Russ drove; Bob was even more sealed off than usual. The sniper’s stillness: part of the legend. His bitterness, his repressed anger, his sense of isolation—all a part of the same package. But behind those calm, dark eyes, Russ knew there was something going on.
“So what are you thinking?” Russ finally asked.
“That we just wasted a good solid day and that I’m out thirteen hundred bucks in tickets.”
“I’ll pay you—”
“It ain’t that, I don’t want your money. It was just waste. We are heading in a wrong direction.”
“No sir,” said Russ. “I honestly believe that there has to be a connection between the death of that child and the death of your father.”
“You bonehead,” said Bob cruelly, not even looking at him. “That’s impossible. My father was killed the same day that girl was found. There’s no way they could have set what they set up that fast. It was a four- or five-day operation, Frenchy working at his goddamned craziest. And second: there was no way anybody could have predicted that my daddy would find that body that day or any day. That was pure goddamn luck or whatever. Her mama came to him, and he went a-looking. Suppose he hadn’t have found that body? He’d still be dead by 11.00 . That body could have laid for weeks yet before someone came across it, and by that time it could have been so decomposed that it would take still more weeks before they got around to identifying it. No, what happened to that girl is a crime, and if poor Reggie Fuller died on its account, that is a pity and a sorrow, but it don’t mean shit to us.”
Russ still believed that there was some connection.

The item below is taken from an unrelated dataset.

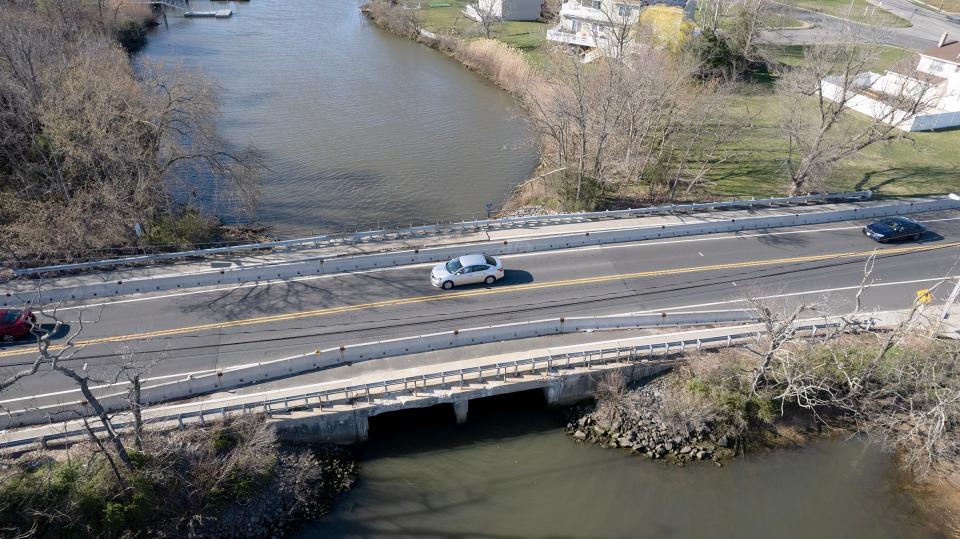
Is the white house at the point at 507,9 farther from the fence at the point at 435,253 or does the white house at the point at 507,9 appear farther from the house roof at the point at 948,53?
the fence at the point at 435,253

“It had to. What else could possibly have been going on in Polk County in 1955 that would have been worth setting up that elaborate conspiracy? Frenchy Short wouldn’t just do something for—”
“That is right as rain,” said Bob. “So here’s what I think. I think my father was on some kind of investigative team or something the state police were running. Maybe it had to do with what was going on at Camp Chaffee. And somehow he found something out. And had to be stopped.”
“That sounds like a crummy movie,” said Russ.
“I know it does, and I don’t even go to movies,” said Bob grumpily.
“Well, maybe—”
“Slow down,” said Bob, “and don’t turn around fast.”
A moment or two ticked by.
Bob slid his .45 out of the inside-the-belt holster which Russ hadn’t even seen him put on.
“What the hell—”
“Easy, easy,” said Bob.
Russ became aware of a van, blue, riding in the dead man’s slot just where his mirrors couldn’t track it.